We can all do with less

You will be less stressed and might find your business more successful if you can shed some baggage.

I ’m three days into a four-day spring break camping trip with my 13-year-old daughter, Hazel, and her best friend, Lilly (they have been inseparable practically since birth). And the full recognition just hit me (not for the first time, mind you!) this morning, as I sit here at a picnic table drinking my coffee with our female Great Pyrenees, “Bella,” that we can all do with less.

Mark Zweig

On this trip, our meals have been simple and our days have been even simpler. Three of us are living comfortably in what is probably, at most, a 240-square-foot space. And while I can’t say everything happens faster (try cleaning a cast iron skillet in a motorhome sink or changing clothes in a bedroom that has about 12 inches of space surrounding the bed), it all still gets done and you have so much time for solitude and reflection. Of course, being the compulsive cleaner and fixer that I am, the condition of our RV is making me want to take it home and rip everything out for a top to bottom cleaning, and it’s driving me a little mad that I cannot fix the leaky kitchen faucet because I somehow left my camper toolbox either at the

last campground we went to or at home. But those minor irritations aside, the taste of minimalist life is quite enjoyable. Instead of working on my yard and cleaning my cars and working on a house down the street that we are redoing – as I do most every other weekend – I can pretty much do absolutely nothing if I want to for most of the day. I think most of our readers can identify with me when I say that all of the stuff we aspire to own can become a trap. And it seems like one that so many successful people fall into. Every single thing you own has other purchases and other activities tied to it. And it takes up space.

————

◆ Directions:
(a) Print the part of the excerpt on living with less from "I ’m three days" to "do with less.", keeping every word and mark the same.
(b) Answer these questions using the excerpt on living with less:
(i) How old is Hazel?
(ii) What breed is the dog named Bella?
(iii) Why can't the writer fix the leaky kitchen faucet?

◆ Collected material:
————

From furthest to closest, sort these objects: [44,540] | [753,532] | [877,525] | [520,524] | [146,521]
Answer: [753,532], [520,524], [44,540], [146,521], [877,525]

————

◆ Answers to the problems:
(a)
I ’m three days into a four-day spring break camping trip with my 13-year-old daughter, Hazel, and her best friend, Lilly (they have been inseparable practically since birth). And the full recognition just hit me (not for the first time, mind you!) this morning, as I sit here at a picnic table drinking my coffee with our female Great Pyrenees, “Bella,” that we can all do with less.

(b)
(i) Hazel is 13 years old.
(ii) Bella is a Great Pyrenees.
(iii) The camper toolbox was left either at the last campground or at home.